Wir müssen darauf achten, dass wir die Digitalisierung verstehen

Einen Schritt zurück gehend, müssen wir tatsächlich auch schauen, dass wir die „großen“ Zusammenhänge besser in den Griff bekommen und uns darauf einlassen. Es ist sicherlich keine grundlegende Abneigung gehen die Digitalisierung vorherrschend, aber ein durchgängiges Lieblingsthema ist es auch nicht. Es ist meiner Meinung nach redundant zu sagen, dass die Zielgruppe und nicht wir und unsere Einstellung zu irgendeinem Thema hier maßgeblich ist. Und eine Generation Z versteht die Diskussionen, die wir teilweise führen nicht, da vielen was wir nicht verstehen (wollen) für diese Generation zum Leben einfach dazu gehört. Auch hier müssen wir nicht diskutieren, ob wieder mehr der Mensch in den Mittelpunkt gerückt gehört. Denn er ist und war es schon immer. Die Menschen die Digitalisierung richtig verstehen und sie einem sinnvollen Einsatz bzw. Nutzen zuführen, machen dies mit einem auf den Menschen ausgerichteten Nutzwert und nicht andersrum. Daher müssen wir beginnen die Digitalisierung des Recruitings zu entmystifizieren und uns klar machen, sie macht einfach nicht Halt!
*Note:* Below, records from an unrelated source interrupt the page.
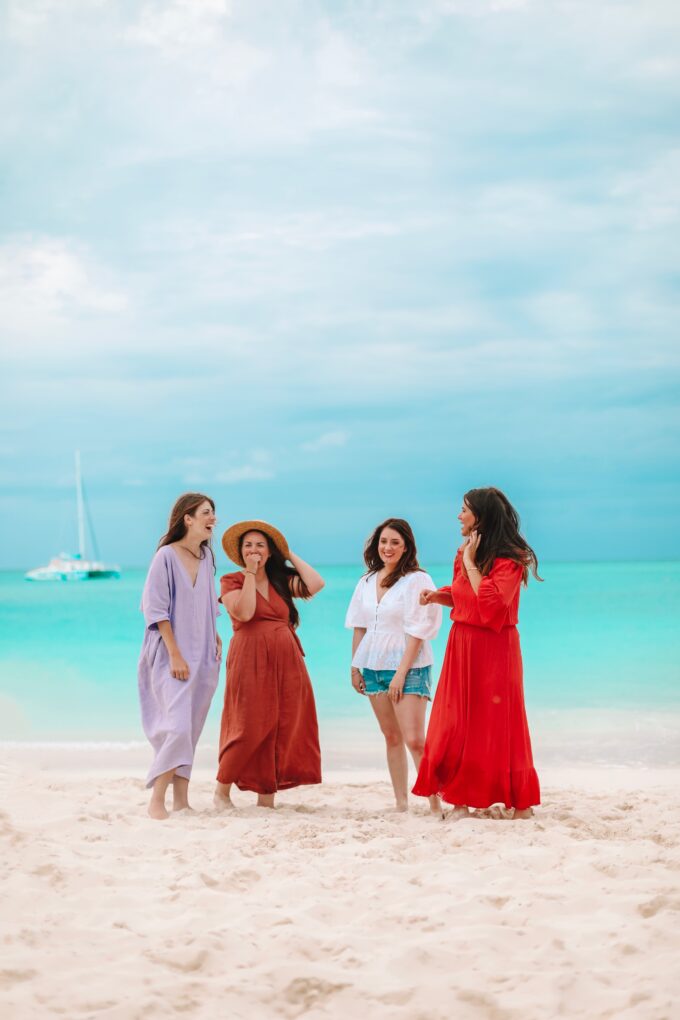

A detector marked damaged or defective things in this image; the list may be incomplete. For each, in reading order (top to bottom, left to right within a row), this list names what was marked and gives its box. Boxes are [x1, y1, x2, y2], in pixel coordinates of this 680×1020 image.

rust wrap dress [218, 568, 324, 792]
rust wrap dress [412, 552, 540, 808]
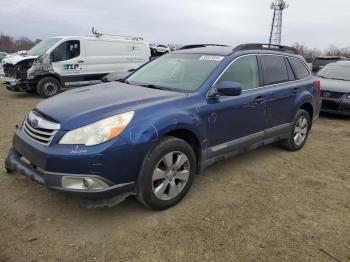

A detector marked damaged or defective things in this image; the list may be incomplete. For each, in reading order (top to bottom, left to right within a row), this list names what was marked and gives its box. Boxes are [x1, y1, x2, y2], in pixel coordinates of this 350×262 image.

crushed vehicle [2, 33, 150, 97]
damaged car [2, 35, 150, 97]
crushed vehicle [4, 43, 320, 211]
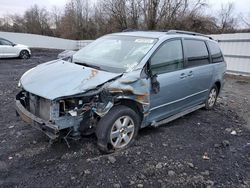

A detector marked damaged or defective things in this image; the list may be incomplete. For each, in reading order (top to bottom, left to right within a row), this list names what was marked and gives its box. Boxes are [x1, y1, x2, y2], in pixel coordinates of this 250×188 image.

crumpled hood [20, 60, 120, 100]
damaged silver minivan [15, 30, 227, 152]
detached bumper piece [15, 92, 59, 140]
broken front bumper [15, 98, 59, 140]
Wir müssen darauf achten, professioneller zu werden

Zum Schluss möchte ich tatsächlich einen Wunsch formulieren: Lasst uns Recruiting professionalisieren. Es gibt für viele Berufsbereiche im Personalwesen Ausbildungen die bis in den akademischen Hochschulbereich reichen, mit eigenen Studien- und Mastergängen, Dualen Ausbildungen und so weiter. Im Recruiting haben wir nichts. Es gibt viele zarte Pflänzchen, die ich allesamt gut und wichtig finde, aber ich glaube es ist zu wenig. Es ist zu wenig, weil das Berufsbild Recruiting für die Zukunft der Unternehmen zu wichtig sein wird. Sie haben es glaube ich nur noch nicht alle so richtig verstanden. Ich werde hier weiter daran arbeiten und schauen wo ich meinen Beitrag dazu leisten kann.
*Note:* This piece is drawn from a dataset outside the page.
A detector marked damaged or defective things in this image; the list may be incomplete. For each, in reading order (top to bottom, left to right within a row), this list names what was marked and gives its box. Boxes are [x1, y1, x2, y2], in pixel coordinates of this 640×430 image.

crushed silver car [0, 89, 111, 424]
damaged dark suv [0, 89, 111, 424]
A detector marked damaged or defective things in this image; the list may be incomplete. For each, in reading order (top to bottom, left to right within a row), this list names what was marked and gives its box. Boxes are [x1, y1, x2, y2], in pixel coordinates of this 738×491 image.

Eine auf Werten basierende Grundhaltung ist für ein menschliches Miteinander absolut wichtig und unerlässlich. Das dies für mich persönlich wichtig und ist, habe ich nicht in jedem Absatz erwähnt, da es für mich eine Selbstverständlichkeit darstellt. Worauf wollt ihr dieses Jahr achten?

Ich freue mich auf das Recruiting-Jahr 2020, auf neue Projekte, auf die neuen Blog-Artikel der Kolleginnen und Kollegen, auf die ganzen Events und die Treffen vor Ort. Bis dann und einen Guten Start!